I think the problem I had with that was finding a locale given an ANSI 
codepage. In the case where CF_LOCALE is the default system locale, we 
don't need to set it, and in other cases we would be better using 
CF_UNICODETEXT, so maybe this is not worth pursuing.

>>When reading from the clipboard, if CF_UNICODE is present, it might
>>be better to use that (ignoring selection-coding-system).
> 
> Could we get into trouble with the MULE problem here?  Or does
> unify-8859-on-{en,de}coding solve this for all cases?
> 
>>On the other hand, some Chinese characters are still not covered by
>>Emacs' unicode support (even with utf-translate-cjk-mode), [...]
>>Big5 is definitely not entirely covered).
> 
> If those characters are not supported by Unicode, how does Windows
> support them, which is based on Unicode after all?  Does it support
> them at all?  Or does it use the private characters for this?
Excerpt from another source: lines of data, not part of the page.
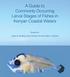 A Guide to Commonly Occurring Larval Stages of Fishes in Kenyan Coastal Waters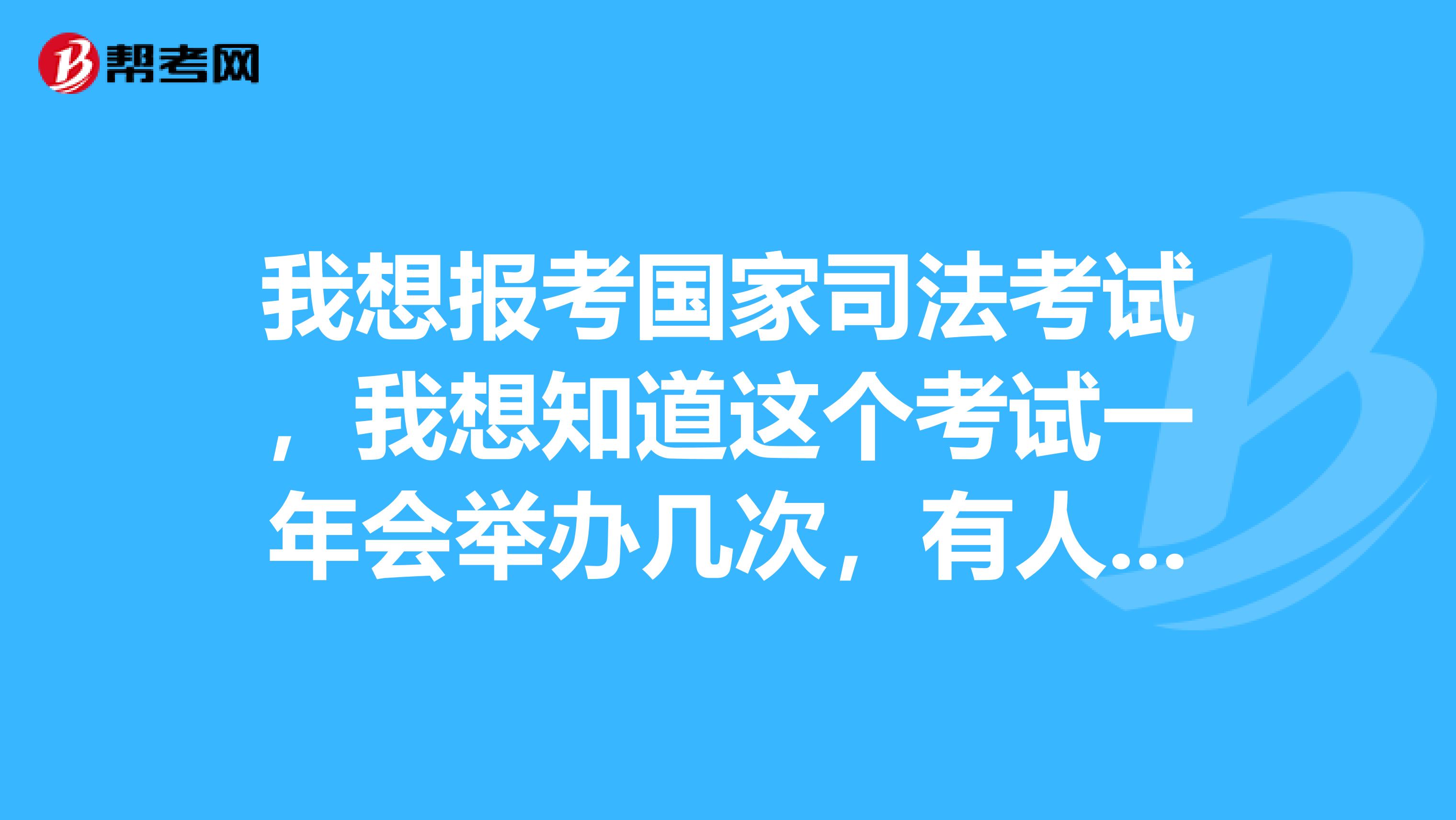 我想报考国家司法考试,我想知道这个考试一年会举办几次,有人能告诉我吗?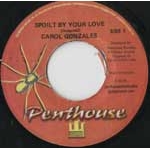 CAROL GONZALES / SPOILED BY YOUR LOVE / 7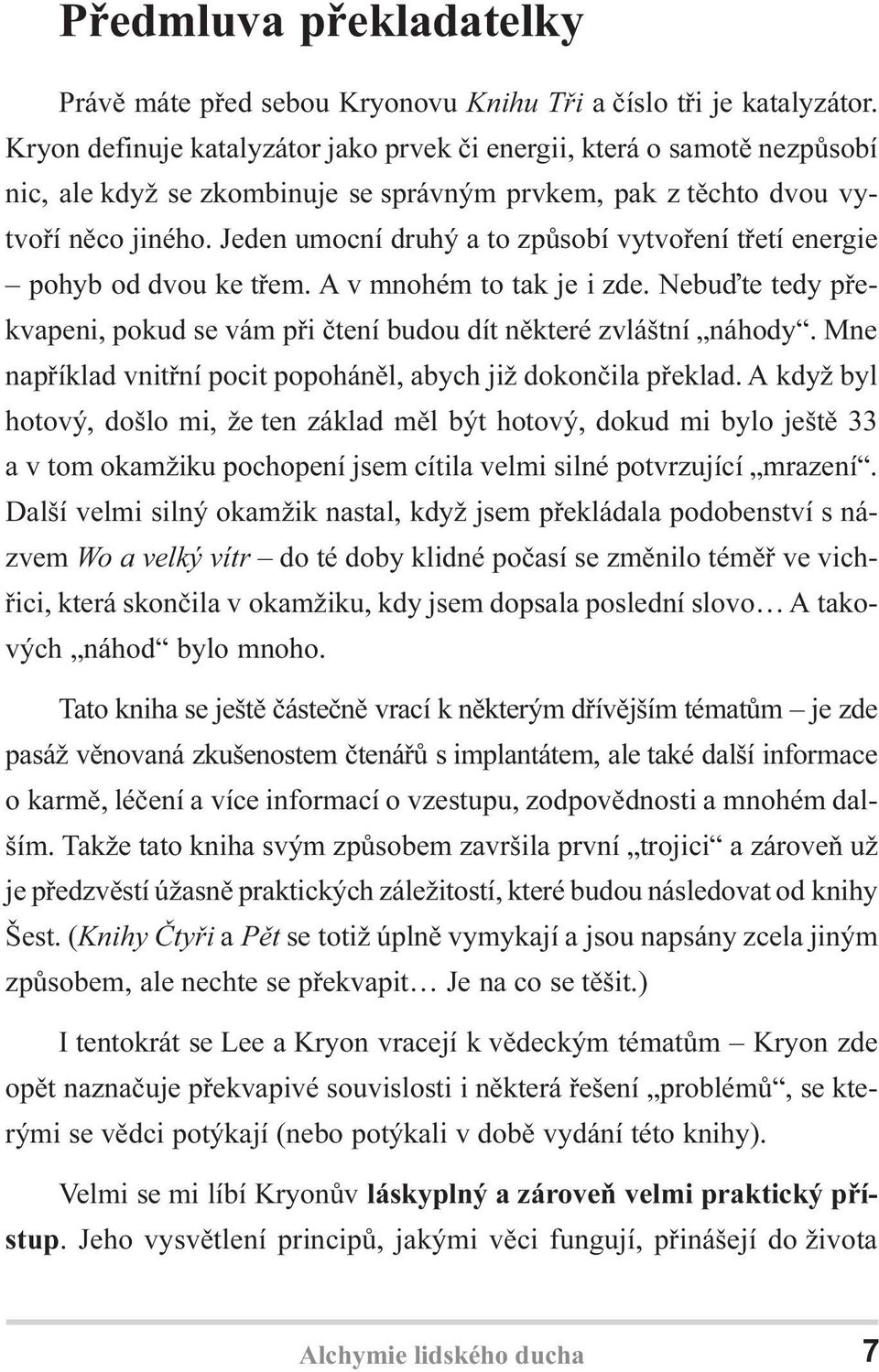 Jeden umocní druhý a to zpùsobí vytvoøení tøetí energie pohyb od dvou ke tøem. A v mnohém to tak je i zde. Nebuïte tedy pøekvapeni, pokud se vám pøi ètení budou dít nìkteré zvláštní náhody.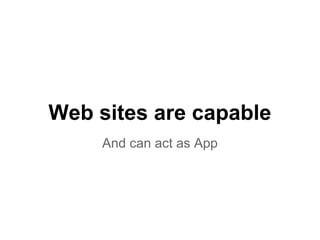 Web sites are capable
And can act as App
 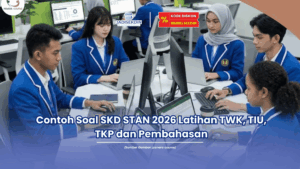 Contoh Soal SKD STAN 2026 Latihan TWK, TIU, TKP dan Pembahasan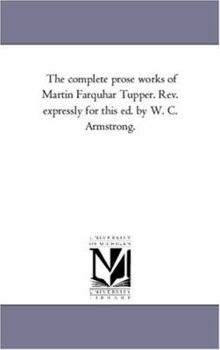 Paperback The Complete Prose Works of Martin Farquhar Tupper. REV. Expressly for This Ed. by W. C. Armstrong. Book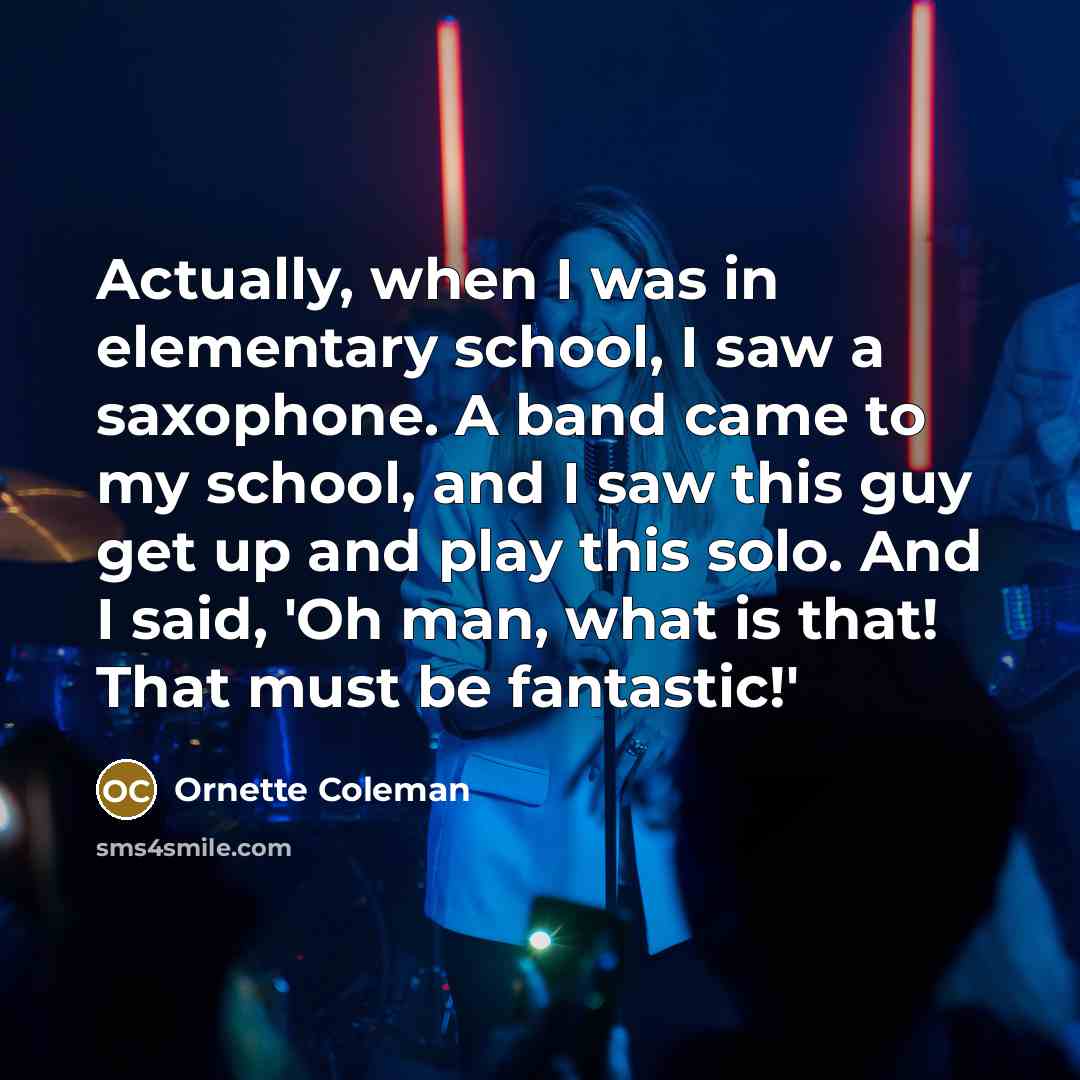 “Actually, when I was in elementary school, I saw a saxophone. A band came to my school, and I saw this guy get up and play this solo. And I said, 'Oh man, what is that! That must be fantastic!'” quote by Ornette Coleman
Maybe I am imagining a problem that is not there. Having checked again, 
it seems the problem I saw with a character not being displayed, which I 
thought was due to an unsupported character was actually due to a 
character (in Chinese Traditional text) being decoded as 
japanese-jisx0212 which I don't have a font for. I can still see this 
being a major problem for Chinese users though.


   character: [] (0254137, 88159, 0x1585f, U+4F60)
     charset: japanese-jisx0212 (JISX0212 Japanese supplement: ISO-IR-159.)
  code point: 48 95
      syntax: w 	which means: word
    category: C:Chinese (Han) characters of 2-byte character sets 
j:Japanese
              |:While filling, we can break a line at this character.
buffer code: 0x94 0xB0 0xDF
   file code: not encodable by coding system mule-utf-8-dos
     display: no font available


> PS: The default for selection-coding-system should be cpXXXX-dos, not
> just cpXXXX.  Otherwise I get <LF> as line ends instead of <CR><LF>
> when I copy non-ASCII text.  Which than doesn't work well with
> Notepad, of course.

Thanks, the code to make sure selection-coding-system was dos seems to 
have been removed in my previous changes.